Depuis plus d’un siècle, l’exploit apparemment impossible d’un chat qui tombe et se redresse dans les airs captive les scientifiques. Alors que la physique de ce « problème de chute de chat » a été explorée, une étude récente révèle une composante anatomique essentielle : une flexibilité inégale de la colonne vertébrale féline. Les chercheurs comprennent désormais que les chats ne défient pas seulement la physique : ils exploitent une structure vertébrale unique pour y parvenir.
L’anatomie d’une torsion
Une équipe dirigée par Yasuo Higurashi de l’Université de Yamaguchi au Japon a étudié la mécanique de la colonne vertébrale des chats. À l’aide de cadavres donnés, ils ont mesuré avec précision la flexibilité, la rigidité et l’amplitude de mouvement des sections thoracique (avant) et lombaire (arrière). Les résultats ont été frappants : la colonne thoracique est environ trois fois plus flexible que la colonne lombaire, avec une zone neutre nettement plus large – la plage où le mouvement nécessite une force minimale.
Cette différence n’est pas aléatoire. Les chercheurs ont observé que lors d’une chute, les chats tournent selon deux phases distinctes. La moitié avant se tord d’abord, suivie de l’arrière. Cette rotation séquentielle est rendue possible par la plus grande flexibilité et la moindre masse de l’avant. L’arrière, plus lourd, suit, complétant la manœuvre avec une efficacité remarquable.
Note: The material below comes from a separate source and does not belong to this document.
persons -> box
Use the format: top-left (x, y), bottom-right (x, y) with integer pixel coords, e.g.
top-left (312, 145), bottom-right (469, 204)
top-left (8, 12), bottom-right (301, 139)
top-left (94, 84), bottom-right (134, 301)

De la photographie à la physique : une histoire du puzzle
Le « problème des chutes de chats » a attiré l’attention pour la première fois en 1894 lorsqu’Étienne-Jules Marey a capturé le phénomène à l’aide de la photographie à grande vitesse. Ses images montraient des chats se réorientant dans les airs d’une manière qui semblait violer la loi de conservation du moment cinétique. Ce n’est qu’en 1969 que les physiciens ont prouvé mathématiquement que les chats pouvaient tourner en tordant différentes parties du corps indépendamment, conservant ainsi leur élan. Cependant, le comment sous-jacent est resté insaisissable – jusqu’à présent.
Pourquoi c’est important au-delà de l’astuce
Comprendre les mécanismes derrière la rotation en l’air d’un chat n’est pas seulement une curiosité. Cette flexibilité unique de la colonne vertébrale peut également contribuer à l’agilité du chat lors de mouvements à grande vitesse comme le galop et les virages serrés. La capacité d’incliner indépendamment les sections de la colonne vertébrale pourrait offrir un avantage évolutif en matière de chasse et d’évasion.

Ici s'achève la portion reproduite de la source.